→ **Source text**:
- Written by: Terrence McNally
- Characters: Julia Budder Peter Austin James Wicker Virginia Noyes Frank Finger Ira Drew Gus P. Head Emma
- Original language: English
- Subject: Waiting for reviews of a new Broadway play
- Genre: Comedy
- Setting: A home in Manhattan

Premiere
- Date premiered: November 1982
- Place premiered: Actors and Directors Theatre New York City

= It's Only a Play =

Play written by Terrence McNally

It's Only a Play is a play by Terrence McNally. The play originally opened off-off-Broadway in 1982. It was revived off-Broadway in 1986, and on Broadway in 2014. The plot concerns a party where a producer, playwright, director, actors and their friends eagerly wait for the opening night reviews of their Broadway play.

==Productions==
It's Only a Play was revised from an unsuccessful 1978 play originally entitled Broadway, Broadway, which had closed during tryouts in Philadelphia in 1978. Geraldine Page and James Coco were in the Philadelphia cast, and the play was set to open on Broadway at the Eugene O'Neill Theatre. However, the Philadelphia reviews were negative and the Broadway opening was canceled. In 1984, McNally said that after Broadway, Broadway closed he was no longer confident, but finally realized that having a show close is not the worst thing that could happen.

→ **Entries provided**:
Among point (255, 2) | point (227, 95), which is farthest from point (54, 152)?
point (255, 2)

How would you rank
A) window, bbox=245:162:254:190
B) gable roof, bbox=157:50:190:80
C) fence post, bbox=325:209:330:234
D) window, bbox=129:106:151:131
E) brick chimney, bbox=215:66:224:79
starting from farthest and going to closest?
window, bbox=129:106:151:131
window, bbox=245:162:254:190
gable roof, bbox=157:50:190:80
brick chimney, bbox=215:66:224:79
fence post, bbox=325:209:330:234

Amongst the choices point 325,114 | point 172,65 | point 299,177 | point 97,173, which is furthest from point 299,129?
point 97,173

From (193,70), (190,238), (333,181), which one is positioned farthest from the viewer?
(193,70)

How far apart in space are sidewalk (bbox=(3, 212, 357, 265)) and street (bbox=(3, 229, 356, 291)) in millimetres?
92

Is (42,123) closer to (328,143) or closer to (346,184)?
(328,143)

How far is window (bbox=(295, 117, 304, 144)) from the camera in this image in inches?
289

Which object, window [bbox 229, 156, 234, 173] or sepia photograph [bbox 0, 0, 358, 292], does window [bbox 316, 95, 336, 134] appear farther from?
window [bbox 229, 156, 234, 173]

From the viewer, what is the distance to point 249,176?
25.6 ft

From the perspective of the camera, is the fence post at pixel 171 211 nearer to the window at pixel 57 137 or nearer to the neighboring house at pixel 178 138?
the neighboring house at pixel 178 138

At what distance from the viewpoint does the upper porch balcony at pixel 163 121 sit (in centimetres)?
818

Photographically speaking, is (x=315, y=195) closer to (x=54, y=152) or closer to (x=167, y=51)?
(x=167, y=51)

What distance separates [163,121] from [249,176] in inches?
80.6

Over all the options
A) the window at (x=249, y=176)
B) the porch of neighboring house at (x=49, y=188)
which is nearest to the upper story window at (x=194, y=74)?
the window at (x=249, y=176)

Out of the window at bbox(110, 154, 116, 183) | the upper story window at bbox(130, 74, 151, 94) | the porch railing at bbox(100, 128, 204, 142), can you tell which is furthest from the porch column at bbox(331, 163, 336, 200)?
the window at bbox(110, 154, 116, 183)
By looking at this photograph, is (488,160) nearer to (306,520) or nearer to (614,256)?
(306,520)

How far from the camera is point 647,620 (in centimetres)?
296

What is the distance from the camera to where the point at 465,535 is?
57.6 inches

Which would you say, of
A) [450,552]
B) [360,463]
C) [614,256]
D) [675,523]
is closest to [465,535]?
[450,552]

→ **Short task A**: From the It's Only a Play text, repeat word for word the passage starting at "It's Only a Play is" and ending at "that could happen.".
→ **Short task B**:
Answer these questions using the It's Only a Play text:
(i) At which theater did the play premiere?
(ii) What was the original title of the 1978 play it was revised from?
(iii) In what year was it revived on Broadway?

→ **Exercise result A**:
It's Only a Play is a play by Terrence McNally. The play originally opened off-off-Broadway in 1982. It was revived off-Broadway in 1986, and on Broadway in 2014. The plot concerns a party where a producer, playwright, director, actors and their friends eagerly wait for the opening night reviews of their Broadway play.

==Productions==
It's Only a Play was revised from an unsuccessful 1978 play originally entitled Broadway, Broadway, which had closed during tryouts in Philadelphia in 1978. Geraldine Page and James Coco were in the Philadelphia cast, and the play was set to open on Broadway at the Eugene O'Neill Theatre. However, the Philadelphia reviews were negative and the Broadway opening was canceled. In 1984, McNally said that after Broadway, Broadway closed he was no longer confident, but finally realized that having a show close is not the worst thing that could happen.

→ **Exercise result B**:
(i) Actors and Directors Theatre, New York City
(ii) Broadway, Broadway
(iii) 2014